• TEXT UNDER STUDY:
Cartels, conflict and potash
July 25, 2022
Chief Asset Management Officer at BluOr Bank
The use of the term 'cartel' is usually associated with Columbian or Mexican drug lords, but 15 years ago, the two richest cartels on earth had nothing to do with narcotics.
They produced something far more important: potash.
One cartel was based in North America. It was – and is still – called Canpotex. In 2007, it marketed potash on a global basis on behalf of the Canadian companies Potash Corp of Saskatchewan, Agrium, and Mosaic Corp., which is headquartered in the US but produces potash from its mines in Canada's Province of Saskatchewan.
Saskatchewan has been referred to as the “Saudi Arabia of potash,” but this is not an appropriate comparison.
Saudi Arabia only has around 16% of the world's known oil reserves, but Saskatchewan has 30% of the world's known potash reserves.
Saudi Arabia produces 12% of the world's oil, while Saskatchewan produces 32% of the world's potash.
This puts it in a more dominant position relative to the rest of the world supply that most any major commodity on earth.
In 2018, Potash Corp and Agrium would merge to form a company that is now known as Nutrien.
Nutrien is the world's largest potash producer and is expected to produce around 15 million tons of potash this year (global production in 2020 was just over 69 million tons).

• EXCERPTED DATA:
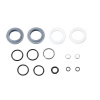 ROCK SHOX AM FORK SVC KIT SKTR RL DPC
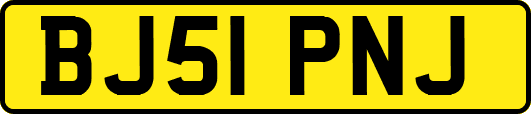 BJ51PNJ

--

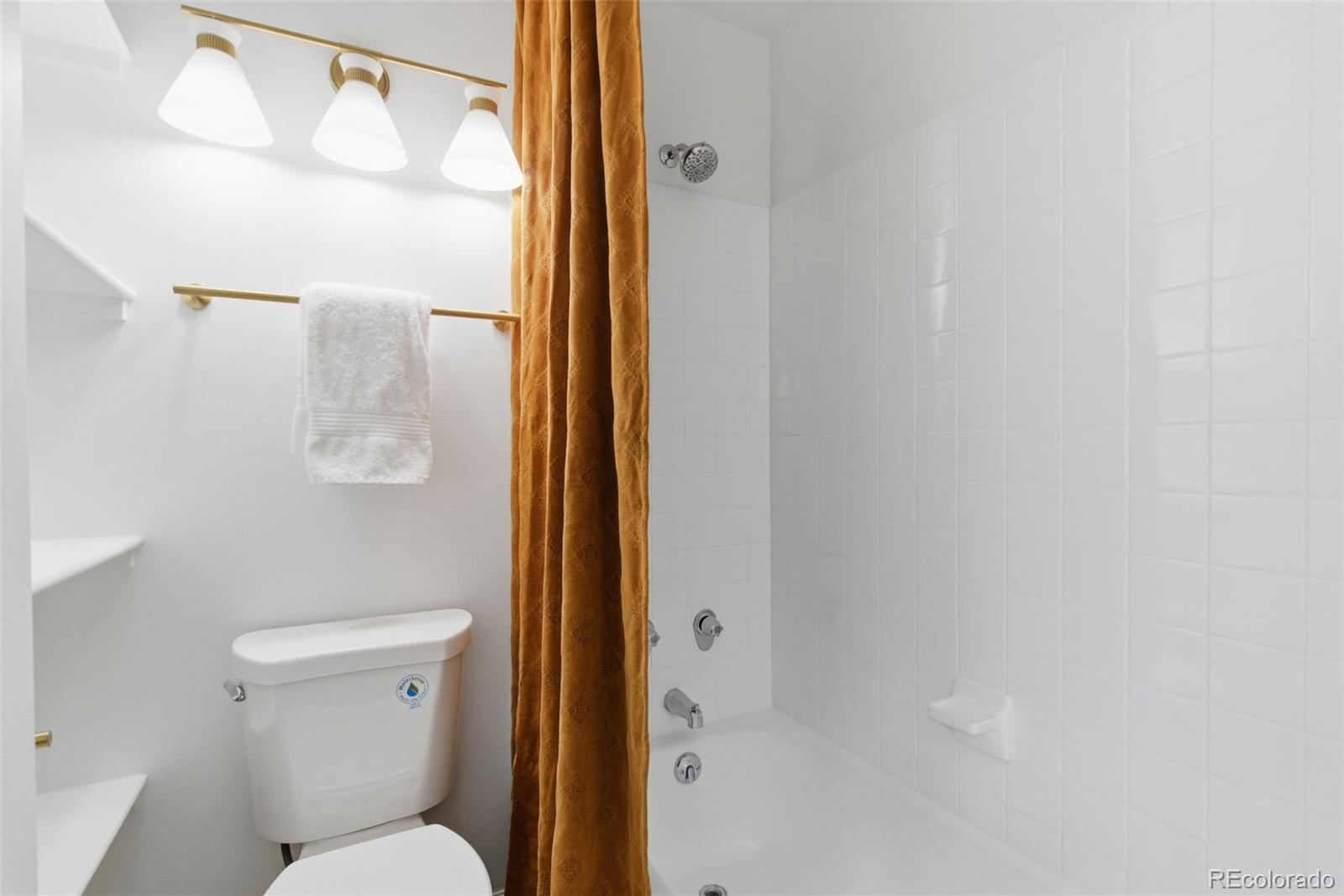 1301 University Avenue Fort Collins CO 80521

• REQUEST A: According to the potash article, what share of the world's known potash reserves does Saskatchewan hold?
• REQUEST B: Carry the potash article forward from its final sentence.

• WRITTEN ANSWER A: 30%

• WRITTEN ANSWER B:
The second cartel was called the Belarusian Potash Company (BPC) – a partnership between Belarusian producer Belaruskali and Russian producer Uralkali.
This cartel no longer exists, as the partnership was dissolved by Uralkali in 2013. Uralkali alleged that Belaruskali was exceeding their sales quotas, which Belaruskali denied.
What is more likely is that Uralkali simply wanted to generate more revenue and was positioned to withstand a global pricing war as a low-cost producer. Whatever the reason, the dissolution of the BPC broke the potash duopoly and resulted in more pricing competition, which lowered global potash prices and disincentivized new competition.
Despite the dissolution of the BPC, Belarus and Russia remained significant producers of potash.
In 2020, Russia produced just under 14 million tons of potash or 20% of global supply. Belarus produced just over 12 million tons, or around 18% of global supply.
As such, the combined potash production of Russia and Belarus in 2020 was 38% of global supply, exceeding Canada's 32% of global production. Russia and Belarus are low-cost producers who have recently been content to ship larger volumes at lower prices. In fact, “SIA Uralkali trading” a subsidiary of Uralkali based in Latvia had the largest turnover of any company in Latvia in 2020: 1.81 billion euros, but reported a loss of 90.48 million euros.
In the context of overall economic impact potash exports are particularly important to Belarus and constitute around 9% of their annual exports.
This is why we anticipated that potash exports would be the target of western sanctions after the political repressions following the August 2020 Belarusian presidential elections and hijacking of Ryanair flight 4978 of last summer. We also knew that sanctioning 18% of the global production of any commodity will resultingly have a massive impact on price.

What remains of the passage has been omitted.